Jesús llora sobre Jerusalén porque no ha reconocido al que trae la paz. Lo acabamos de leer en el Evangelio de hoy (cfr. Lc 19,41-44). El Señor llora por la cerrazón del corazón de la ciudad santa, del pueblo elegido. ¡Jerusalén no tenía tiempo para abrirle la puerta! ¡Estaba tan ocupada, tan satisfecha de sí misma! Pero Jesús sigue llamando a las puertas, como tocó a la puerta del corazón de Jerusalén: a las puertas de sus hermanos y hermanas; a nuestras puertas —a las puertas de nuestro corazón—, a las puertas de su Iglesia. Jerusalén se sentía contenta, tranquila con su vida, y no necesitaba al Señor: ¡no se daba cuenta de que tenía necesitaba la salvación! Y cerró su corazón al Señor. El llanto de Jesús sobre Jerusalén es hoy el llanto sobre su Iglesia y sobre nosotros.

¿Por qué Jerusalén no recibió al Señor? Porque estaba tranquila con lo que tenía, y no quería problemas. Y también —lo dice el Señor en el Evangelio— ¡Si al menos tú comprendieras en este día lo que conduce a la paz! Pero no, porque no reconociste el momento de mi venida (Lc 19,42-43) Tenía miedo de ser visitada por el Señor; tenía miedo de la gratuidad de la visita del Señor. Estaba segura en las cosas que podía gestionar. También nosotros estamos seguros en lo que podemos manejar. Pero la visita del Señor, sus sorpresas, no las podemos controlar. Pues de eso tenía miedo Jerusalén: de ser salvada por el camino de las sorpresas del Señor. ¡Tenía miedo del Señor, de su Esposo, de su Amado! Y por eso llora Jesús.

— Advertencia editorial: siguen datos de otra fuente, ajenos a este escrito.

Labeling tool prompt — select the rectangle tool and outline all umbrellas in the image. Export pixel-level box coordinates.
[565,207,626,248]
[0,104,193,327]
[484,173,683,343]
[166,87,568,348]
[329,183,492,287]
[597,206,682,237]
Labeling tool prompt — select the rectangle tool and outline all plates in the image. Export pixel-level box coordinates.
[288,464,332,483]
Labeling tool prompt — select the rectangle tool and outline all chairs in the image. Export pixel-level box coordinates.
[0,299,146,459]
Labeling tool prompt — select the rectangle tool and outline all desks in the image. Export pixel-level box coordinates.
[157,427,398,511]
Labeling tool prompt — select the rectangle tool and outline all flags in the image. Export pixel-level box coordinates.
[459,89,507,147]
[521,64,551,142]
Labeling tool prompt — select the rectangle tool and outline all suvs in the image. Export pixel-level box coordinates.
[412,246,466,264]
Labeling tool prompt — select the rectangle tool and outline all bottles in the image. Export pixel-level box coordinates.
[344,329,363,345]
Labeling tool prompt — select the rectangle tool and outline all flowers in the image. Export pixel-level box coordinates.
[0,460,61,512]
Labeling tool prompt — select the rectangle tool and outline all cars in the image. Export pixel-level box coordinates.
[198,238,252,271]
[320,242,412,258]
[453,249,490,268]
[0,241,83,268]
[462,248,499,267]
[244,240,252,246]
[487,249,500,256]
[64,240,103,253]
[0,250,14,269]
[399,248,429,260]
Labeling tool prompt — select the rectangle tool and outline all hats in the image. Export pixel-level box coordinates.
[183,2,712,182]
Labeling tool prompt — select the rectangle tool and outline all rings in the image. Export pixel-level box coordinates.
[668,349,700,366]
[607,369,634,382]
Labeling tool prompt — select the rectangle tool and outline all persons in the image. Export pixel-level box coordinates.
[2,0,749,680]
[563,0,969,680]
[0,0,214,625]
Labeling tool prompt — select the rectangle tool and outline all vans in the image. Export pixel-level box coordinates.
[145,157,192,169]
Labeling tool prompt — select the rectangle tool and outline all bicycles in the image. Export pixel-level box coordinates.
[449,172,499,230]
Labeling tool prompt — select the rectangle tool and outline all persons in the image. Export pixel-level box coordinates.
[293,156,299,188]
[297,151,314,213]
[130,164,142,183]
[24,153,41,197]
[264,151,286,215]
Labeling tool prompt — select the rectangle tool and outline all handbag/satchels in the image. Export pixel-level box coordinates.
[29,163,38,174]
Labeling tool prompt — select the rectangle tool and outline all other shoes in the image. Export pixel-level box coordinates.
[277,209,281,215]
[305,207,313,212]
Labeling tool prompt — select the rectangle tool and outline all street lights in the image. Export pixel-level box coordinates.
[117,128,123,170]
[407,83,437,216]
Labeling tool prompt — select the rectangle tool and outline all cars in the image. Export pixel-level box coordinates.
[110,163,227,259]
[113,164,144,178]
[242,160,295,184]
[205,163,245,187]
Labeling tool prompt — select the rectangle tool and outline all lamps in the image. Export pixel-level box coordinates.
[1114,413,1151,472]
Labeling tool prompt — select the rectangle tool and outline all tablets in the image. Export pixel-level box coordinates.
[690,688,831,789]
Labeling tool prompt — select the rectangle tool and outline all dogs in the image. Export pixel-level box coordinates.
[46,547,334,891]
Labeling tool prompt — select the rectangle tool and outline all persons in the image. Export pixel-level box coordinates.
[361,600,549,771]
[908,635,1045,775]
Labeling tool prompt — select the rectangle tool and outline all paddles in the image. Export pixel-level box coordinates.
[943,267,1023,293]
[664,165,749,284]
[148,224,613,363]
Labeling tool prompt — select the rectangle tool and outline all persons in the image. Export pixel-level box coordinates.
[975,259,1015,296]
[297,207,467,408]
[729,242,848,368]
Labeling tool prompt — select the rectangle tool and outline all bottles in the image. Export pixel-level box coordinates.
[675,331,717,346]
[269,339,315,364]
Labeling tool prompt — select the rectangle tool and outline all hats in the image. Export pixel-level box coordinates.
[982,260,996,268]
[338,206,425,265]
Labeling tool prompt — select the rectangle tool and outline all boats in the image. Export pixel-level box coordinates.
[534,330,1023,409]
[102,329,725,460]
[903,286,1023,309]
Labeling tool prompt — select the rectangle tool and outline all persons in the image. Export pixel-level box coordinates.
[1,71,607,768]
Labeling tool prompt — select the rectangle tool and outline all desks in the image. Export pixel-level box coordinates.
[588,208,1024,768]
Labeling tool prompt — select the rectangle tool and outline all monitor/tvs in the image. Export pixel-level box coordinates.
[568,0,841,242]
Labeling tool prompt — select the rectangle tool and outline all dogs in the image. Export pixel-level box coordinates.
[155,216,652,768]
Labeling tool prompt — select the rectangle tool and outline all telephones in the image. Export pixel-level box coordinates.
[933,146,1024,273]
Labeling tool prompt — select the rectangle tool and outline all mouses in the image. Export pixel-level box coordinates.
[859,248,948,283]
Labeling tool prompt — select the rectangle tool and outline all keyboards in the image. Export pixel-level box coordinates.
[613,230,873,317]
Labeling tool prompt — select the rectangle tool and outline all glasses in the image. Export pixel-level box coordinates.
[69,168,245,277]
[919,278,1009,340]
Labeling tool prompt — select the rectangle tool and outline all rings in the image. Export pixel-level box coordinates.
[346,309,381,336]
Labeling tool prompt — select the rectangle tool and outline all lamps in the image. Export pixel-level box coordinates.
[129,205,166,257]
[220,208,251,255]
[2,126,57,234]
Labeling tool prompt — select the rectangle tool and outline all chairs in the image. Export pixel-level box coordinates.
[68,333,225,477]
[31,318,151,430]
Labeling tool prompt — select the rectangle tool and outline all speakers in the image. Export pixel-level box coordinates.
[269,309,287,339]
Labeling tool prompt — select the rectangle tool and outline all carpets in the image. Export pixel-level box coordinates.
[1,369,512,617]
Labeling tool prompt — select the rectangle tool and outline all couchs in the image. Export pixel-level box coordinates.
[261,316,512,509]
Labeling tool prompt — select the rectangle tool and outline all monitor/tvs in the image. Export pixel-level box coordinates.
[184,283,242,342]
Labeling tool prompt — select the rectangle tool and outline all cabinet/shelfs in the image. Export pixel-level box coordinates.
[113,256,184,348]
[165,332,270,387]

Cuando el Señor visita a su pueblo, nos trae la alegría, nos trae la conversión. Y todos tenemos miedo no de la alegría —¡no!—, pero sí de la alegría que trae el Señor, porque no podemos controlarla. Tenemos miedo de la conversión, porque convertirse significa dejar que el Señor nos conduzca. Jerusalén estaba tranquila y contenta mientras las cosas funcionasen: los sacerdotes hacían los sacrificios, la gente venía en peregrinación, los doctores de la ley lo tenían todo controlado… Todo claro: todos los mandamientos claros… Y con todo eso Jerusalén tenía la puerta cerrada.

La cruz, precio de ese rechazo, nos muestra el amor de Jesús, que le lleva a llorar, hoy también, —muchas veces— por su Iglesia. Yo me pregunto: hoy, los cristianos que conocemos la fe y el catecismo, que vamos a Misa todos los domingos…, cristianos y pastores ¿estamos contentos de nosotros? ¿Porque lo tenemos todo controlado y no necesitamos nuevas visitas del Señor? El Señor sigue llamando a la puerta de cada uno de nosotros y de su Iglesia, de los pastores de la Iglesia. Pero la puerta de nuestro corazón, de la Iglesia, de los pastores no se abre: y el Señor llora hoy también. Hagamos examen de conciencia. Pensemos en nosotros: ¿cómo estamos en este momento delante de Dios?